Jak zapewne wiecie, należę do organizacji studenckiej AIESEC (KLIK), która skupia członków na całym świecie i zajmuje się studenckimi wymianami tj. wolontariatami i praktykami we współpracujących firmach.
Co jest unikatowego w tej organizacji? Daje realne doświadczenie w zakresie organizacji oraz marketingu, pozwala rozwinąć język obcy w kontaktach międzynarodowych, poznaje się masę fantastycznych ludzi z całego świata i, co też ważne dla studenta, przeprowadzane w niej projekty ogromnie punktują w późniejszym CV.
Ostatnio, na przykład, nasz komitet zajmuje się promocją fantastycznych opcji wolontariatów (KLIK) i praktyk zagranicznych (KLIK).
Przejdźmy jednak do rzeczy.
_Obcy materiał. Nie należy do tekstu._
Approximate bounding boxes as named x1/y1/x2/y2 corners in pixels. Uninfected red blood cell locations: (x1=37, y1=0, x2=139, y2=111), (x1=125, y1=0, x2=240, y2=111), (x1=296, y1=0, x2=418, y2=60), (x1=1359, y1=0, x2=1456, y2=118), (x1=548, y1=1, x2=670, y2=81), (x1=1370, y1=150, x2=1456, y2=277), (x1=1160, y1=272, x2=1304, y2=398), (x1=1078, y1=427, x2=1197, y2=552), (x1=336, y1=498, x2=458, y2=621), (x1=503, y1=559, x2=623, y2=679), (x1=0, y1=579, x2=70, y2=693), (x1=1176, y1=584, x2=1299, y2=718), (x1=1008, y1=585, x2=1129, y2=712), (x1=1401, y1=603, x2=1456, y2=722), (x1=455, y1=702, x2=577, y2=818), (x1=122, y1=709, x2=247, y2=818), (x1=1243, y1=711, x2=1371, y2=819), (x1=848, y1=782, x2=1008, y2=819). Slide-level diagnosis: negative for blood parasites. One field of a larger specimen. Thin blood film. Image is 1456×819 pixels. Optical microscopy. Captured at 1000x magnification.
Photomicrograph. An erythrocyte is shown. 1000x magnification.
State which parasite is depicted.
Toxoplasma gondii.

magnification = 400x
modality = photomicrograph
W maju nasz komitet ma odwiedzić czworo praktykantów z Azji. Ja natomiast zostałam wyznaczona do organizowania im czasu wolnego, czyli różnych wycieczek po okolicy, wypadów, zwiedzania miasta. Ogromnie cieszy mnie ta możliwość, gdyż lubię swoje rodzinne miasto i chętnie pokażę je przybyłym od najfajniejszej strony. Poza tym dodatkowo rozwinę język i wachlarz znajomości. Zresztą na moim blogu widać chyba jak bardzo Azję kocham i jak bardzo chciałabym tam kiedyś pojechać. Na razie jak widać to Azja musi przyjechać do mnie, chlip.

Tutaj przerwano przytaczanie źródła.